_TO DO:_
Please reproduce in full everything from the line containing "Within this photographed" down to the line containing "6.14 meters", shifting each distance given in the answers up by 126.
#### THE DATA
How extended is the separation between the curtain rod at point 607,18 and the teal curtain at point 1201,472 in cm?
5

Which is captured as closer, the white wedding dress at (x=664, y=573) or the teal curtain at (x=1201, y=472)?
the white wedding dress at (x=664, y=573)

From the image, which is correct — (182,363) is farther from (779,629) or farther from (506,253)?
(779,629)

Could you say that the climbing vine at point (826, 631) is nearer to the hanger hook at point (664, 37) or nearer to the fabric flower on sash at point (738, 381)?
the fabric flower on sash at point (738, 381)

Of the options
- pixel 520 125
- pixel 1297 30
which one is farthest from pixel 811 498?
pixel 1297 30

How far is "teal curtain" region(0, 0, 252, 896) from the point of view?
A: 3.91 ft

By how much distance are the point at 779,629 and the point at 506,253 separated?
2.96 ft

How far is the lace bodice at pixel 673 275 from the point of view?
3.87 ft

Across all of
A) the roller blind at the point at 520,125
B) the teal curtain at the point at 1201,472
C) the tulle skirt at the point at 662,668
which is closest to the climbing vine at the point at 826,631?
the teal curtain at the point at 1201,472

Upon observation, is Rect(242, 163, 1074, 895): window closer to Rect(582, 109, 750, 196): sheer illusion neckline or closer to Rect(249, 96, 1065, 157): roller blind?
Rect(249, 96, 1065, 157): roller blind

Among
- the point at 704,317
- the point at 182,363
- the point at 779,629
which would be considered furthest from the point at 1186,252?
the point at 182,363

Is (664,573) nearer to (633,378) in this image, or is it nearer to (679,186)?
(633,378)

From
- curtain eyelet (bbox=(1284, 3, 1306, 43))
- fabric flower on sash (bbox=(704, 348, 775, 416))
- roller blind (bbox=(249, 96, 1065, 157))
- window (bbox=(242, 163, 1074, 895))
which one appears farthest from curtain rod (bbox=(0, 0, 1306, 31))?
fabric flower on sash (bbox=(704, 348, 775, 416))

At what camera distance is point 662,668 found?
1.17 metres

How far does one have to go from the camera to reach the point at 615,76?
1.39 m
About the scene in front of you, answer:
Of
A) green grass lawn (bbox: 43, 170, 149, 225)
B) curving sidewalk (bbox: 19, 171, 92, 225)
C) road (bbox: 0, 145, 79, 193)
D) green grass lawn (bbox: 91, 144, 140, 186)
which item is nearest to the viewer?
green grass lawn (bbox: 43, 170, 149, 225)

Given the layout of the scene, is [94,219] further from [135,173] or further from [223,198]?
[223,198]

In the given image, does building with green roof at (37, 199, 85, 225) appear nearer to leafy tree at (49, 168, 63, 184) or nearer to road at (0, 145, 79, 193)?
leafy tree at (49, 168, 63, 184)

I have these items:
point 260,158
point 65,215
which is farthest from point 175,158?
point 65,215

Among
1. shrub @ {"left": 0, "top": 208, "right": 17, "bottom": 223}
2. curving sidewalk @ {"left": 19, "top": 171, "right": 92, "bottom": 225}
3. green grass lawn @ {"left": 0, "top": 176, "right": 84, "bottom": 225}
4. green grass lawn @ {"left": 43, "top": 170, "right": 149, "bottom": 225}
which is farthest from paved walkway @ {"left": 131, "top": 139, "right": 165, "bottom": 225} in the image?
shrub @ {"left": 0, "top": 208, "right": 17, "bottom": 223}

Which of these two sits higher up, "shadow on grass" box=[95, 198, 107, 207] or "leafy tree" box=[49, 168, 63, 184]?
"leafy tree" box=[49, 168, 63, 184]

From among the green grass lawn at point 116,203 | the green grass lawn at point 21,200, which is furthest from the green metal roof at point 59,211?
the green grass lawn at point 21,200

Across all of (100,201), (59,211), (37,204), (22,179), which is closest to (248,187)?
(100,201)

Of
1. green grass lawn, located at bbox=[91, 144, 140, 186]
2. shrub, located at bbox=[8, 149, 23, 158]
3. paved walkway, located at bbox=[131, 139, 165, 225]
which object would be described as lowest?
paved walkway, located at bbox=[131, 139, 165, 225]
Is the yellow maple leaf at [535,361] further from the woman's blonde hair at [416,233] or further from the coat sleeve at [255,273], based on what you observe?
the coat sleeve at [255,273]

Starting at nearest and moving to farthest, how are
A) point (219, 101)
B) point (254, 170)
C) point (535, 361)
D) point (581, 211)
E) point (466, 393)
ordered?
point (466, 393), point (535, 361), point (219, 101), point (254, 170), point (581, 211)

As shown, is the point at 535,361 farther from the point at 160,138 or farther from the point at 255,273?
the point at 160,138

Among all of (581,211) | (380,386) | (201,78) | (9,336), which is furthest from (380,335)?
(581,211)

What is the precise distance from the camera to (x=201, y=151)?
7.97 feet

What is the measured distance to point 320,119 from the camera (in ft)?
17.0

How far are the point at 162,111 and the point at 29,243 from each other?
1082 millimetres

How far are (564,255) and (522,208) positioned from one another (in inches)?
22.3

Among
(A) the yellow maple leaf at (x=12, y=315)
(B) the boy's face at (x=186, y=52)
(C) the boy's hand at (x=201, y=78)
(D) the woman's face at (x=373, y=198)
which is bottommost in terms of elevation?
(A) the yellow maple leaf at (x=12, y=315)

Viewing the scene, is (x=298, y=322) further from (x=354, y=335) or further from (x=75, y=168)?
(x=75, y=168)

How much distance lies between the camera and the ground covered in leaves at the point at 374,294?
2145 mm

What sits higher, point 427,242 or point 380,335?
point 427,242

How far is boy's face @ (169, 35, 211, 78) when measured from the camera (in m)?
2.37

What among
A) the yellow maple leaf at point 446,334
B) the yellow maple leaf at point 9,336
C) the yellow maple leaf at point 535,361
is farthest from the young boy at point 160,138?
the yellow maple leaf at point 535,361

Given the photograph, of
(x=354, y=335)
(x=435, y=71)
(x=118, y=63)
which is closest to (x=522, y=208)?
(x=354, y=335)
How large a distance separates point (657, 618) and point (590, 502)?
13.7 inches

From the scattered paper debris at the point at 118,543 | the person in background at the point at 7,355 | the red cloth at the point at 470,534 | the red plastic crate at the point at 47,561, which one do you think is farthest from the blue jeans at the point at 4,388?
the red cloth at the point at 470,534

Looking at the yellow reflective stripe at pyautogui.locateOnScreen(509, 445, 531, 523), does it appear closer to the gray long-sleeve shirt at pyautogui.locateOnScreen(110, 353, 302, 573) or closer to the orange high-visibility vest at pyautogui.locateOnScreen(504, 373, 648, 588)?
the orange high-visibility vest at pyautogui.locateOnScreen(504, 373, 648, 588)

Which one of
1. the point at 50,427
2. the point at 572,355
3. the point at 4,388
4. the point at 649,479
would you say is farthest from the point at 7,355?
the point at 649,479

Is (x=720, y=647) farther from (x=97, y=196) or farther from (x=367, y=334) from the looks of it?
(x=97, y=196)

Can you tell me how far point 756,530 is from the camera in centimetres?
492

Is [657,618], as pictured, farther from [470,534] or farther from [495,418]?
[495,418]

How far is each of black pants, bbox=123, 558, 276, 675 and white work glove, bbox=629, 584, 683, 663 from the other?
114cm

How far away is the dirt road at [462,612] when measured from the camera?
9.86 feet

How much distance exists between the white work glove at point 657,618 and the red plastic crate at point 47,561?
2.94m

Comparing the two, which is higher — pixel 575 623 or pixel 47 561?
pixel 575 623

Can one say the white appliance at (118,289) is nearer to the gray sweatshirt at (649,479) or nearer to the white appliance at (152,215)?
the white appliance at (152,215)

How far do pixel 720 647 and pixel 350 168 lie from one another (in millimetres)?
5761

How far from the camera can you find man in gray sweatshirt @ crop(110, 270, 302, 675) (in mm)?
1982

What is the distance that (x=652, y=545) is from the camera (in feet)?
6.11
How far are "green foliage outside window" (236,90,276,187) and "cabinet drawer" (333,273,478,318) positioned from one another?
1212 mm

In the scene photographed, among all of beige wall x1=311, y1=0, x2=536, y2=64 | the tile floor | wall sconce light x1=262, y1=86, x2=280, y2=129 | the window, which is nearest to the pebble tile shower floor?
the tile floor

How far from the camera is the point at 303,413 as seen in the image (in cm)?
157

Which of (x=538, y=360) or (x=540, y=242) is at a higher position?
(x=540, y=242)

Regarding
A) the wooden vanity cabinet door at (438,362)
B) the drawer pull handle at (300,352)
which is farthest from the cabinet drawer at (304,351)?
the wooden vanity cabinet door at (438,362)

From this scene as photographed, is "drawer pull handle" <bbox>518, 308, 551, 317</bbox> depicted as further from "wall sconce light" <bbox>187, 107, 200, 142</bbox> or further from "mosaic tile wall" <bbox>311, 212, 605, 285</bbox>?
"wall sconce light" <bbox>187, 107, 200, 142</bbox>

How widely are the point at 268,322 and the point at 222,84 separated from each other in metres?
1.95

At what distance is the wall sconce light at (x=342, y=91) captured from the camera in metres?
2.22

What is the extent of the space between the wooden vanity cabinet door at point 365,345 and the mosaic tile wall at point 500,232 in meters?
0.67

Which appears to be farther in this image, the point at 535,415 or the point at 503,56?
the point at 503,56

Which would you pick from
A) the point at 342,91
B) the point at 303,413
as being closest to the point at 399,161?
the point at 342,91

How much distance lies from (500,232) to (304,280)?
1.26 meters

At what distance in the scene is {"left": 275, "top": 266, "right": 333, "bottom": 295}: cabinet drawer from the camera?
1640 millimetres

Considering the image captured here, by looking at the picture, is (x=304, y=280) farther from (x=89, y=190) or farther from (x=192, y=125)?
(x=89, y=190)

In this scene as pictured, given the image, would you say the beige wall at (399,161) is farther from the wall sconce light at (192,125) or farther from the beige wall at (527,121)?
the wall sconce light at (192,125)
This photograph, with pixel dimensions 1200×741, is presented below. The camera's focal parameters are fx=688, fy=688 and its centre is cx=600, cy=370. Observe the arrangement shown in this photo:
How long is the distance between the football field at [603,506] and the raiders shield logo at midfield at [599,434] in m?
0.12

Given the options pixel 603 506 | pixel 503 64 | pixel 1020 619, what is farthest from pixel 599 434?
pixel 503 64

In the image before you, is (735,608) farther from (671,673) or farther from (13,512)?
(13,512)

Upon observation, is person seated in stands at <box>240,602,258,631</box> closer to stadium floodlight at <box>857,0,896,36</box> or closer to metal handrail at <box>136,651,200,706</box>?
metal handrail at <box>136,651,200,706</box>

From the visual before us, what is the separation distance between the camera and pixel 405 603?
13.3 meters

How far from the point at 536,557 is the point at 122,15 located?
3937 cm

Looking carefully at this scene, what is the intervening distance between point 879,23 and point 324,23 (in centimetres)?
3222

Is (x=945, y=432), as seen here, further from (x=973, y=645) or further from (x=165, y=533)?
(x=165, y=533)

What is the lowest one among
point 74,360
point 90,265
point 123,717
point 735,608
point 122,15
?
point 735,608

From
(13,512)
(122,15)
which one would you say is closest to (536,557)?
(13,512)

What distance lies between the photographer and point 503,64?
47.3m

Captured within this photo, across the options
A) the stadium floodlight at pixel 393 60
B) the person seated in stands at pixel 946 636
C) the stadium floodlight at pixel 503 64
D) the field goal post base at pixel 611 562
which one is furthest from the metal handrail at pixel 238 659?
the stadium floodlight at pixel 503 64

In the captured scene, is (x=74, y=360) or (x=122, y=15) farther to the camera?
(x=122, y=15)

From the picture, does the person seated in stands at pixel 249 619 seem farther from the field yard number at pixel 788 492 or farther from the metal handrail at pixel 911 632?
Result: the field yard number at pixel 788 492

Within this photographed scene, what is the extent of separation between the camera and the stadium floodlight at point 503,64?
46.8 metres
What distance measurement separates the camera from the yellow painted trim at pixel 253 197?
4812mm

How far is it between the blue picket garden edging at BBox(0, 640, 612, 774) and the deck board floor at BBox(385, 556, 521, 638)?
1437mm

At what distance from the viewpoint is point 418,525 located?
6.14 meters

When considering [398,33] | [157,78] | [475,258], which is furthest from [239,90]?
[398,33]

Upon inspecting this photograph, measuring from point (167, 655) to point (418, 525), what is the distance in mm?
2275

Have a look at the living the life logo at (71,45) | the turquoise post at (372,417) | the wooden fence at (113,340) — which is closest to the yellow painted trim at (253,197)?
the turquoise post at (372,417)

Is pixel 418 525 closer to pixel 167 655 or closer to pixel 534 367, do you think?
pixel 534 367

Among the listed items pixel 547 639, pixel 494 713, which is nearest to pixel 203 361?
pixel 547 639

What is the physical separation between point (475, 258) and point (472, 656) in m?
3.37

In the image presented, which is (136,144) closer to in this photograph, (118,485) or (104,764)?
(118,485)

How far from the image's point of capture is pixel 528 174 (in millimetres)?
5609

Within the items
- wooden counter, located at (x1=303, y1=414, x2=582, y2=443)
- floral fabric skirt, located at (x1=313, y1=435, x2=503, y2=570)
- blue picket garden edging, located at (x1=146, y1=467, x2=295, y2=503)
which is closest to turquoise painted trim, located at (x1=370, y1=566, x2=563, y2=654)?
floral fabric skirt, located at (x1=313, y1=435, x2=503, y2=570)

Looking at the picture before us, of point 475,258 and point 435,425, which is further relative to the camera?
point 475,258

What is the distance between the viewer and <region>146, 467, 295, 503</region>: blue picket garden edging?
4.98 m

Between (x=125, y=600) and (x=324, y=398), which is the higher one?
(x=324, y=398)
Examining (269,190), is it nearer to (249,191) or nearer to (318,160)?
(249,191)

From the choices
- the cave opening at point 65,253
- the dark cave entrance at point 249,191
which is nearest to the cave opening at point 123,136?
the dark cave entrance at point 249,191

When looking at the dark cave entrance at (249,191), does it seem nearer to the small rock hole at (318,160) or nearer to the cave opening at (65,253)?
########
_ANSWER:_
Within this photographed scene, what is the extent of separation between the camera and the stadium floodlight at point 503,64?
172.8 metres
What distance measurement separates the camera from the yellow painted trim at pixel 253 197?
4938mm

How far is it between the blue picket garden edging at BBox(0, 640, 612, 774) and the deck board floor at BBox(385, 556, 521, 638)?
1563mm

At what distance from the viewpoint is point 418,525 located?
132.14 meters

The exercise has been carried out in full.